* _Document excerpt_:
In [185]: b'\xc3\xb7'
Out[185]: b'\xc3\xb7'
In [186]: _.decode()
Out[186]: '÷'

Recent numpy version(s) handle encoding better. Earlier ones tried to work entirely in bytestring mode (for Py3) to be compatible with Py2. But now it takes an encoding parameter.

In [68]: txt = '''(10/2), 1, 2
    ...: (10/2), 3,4'''

In [70]: np.genfromtxt(txt.splitlines(), dtype=None, delimiter=',')
/usr/local/bin/ipython3:1: VisibleDeprecationWarning: Reading unicode strings without specifying the encoding argument is deprecated. Set the encoding, use None for the system default.
  #!/usr/bin/python3
Out[70]: 
array([(b'(10/2)', 1, 2), (b'(10/2)', 3, 4)],
      dtype=[('f0', 'S6'), ('f1', '<i8'), ('f2', '<i8')])

In [71]: np.genfromtxt(txt.splitlines(), dtype=None, delimiter=',',encoding=None
    ...: )

* _Stored data_:
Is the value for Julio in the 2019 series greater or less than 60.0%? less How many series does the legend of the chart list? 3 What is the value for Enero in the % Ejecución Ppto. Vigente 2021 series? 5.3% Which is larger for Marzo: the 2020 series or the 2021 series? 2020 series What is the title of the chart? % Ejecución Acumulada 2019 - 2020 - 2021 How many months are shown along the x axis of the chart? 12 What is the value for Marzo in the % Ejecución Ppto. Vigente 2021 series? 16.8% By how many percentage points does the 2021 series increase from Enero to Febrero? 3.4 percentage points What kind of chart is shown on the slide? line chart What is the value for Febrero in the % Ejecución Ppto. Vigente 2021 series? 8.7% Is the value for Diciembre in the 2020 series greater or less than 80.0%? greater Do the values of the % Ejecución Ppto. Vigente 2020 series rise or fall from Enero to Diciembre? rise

* _Instructions for the task_:
Carry on the excerpt about numpy's genfromtxt and text encoding, starting right after its final command.

* _Reply to the exercise_:
Out[71]: 
array([('(10/2)', 1, 2), ('(10/2)', 3, 4)],
      dtype=[('f0', '<U6'), ('f1', '<i8'), ('f2', '<i8')])

Admittedly this simulated load from a list of strings is not the same as loading from a file. I don't have earlier numpys installed (and not on Py2), so can't show what happened before. But my gut feeling is that "(10/2)" shouldn't have given problems before, at least not in an ASCII file. There aren't any special characters in the string.


With the other divide:

In [192]: txt = '''(10÷2), 1, 2
     ...: (10÷2), 3,4'''
In [194]: np.genfromtxt(txt.splitlines(), dtype=None, delimiter=',',encoding='ut
     ...: f8')
Out[194]: 
array([('(10÷2)', 1, 2), ('(10÷2)', 3, 4)],
      dtype=[('f0', '<U6'), ('f1', '<i8'), ('f2', '<i8')])

Same thing in a file:

In [200]: np.genfromtxt('stack49859957.txt', dtype=None, delimiter=',')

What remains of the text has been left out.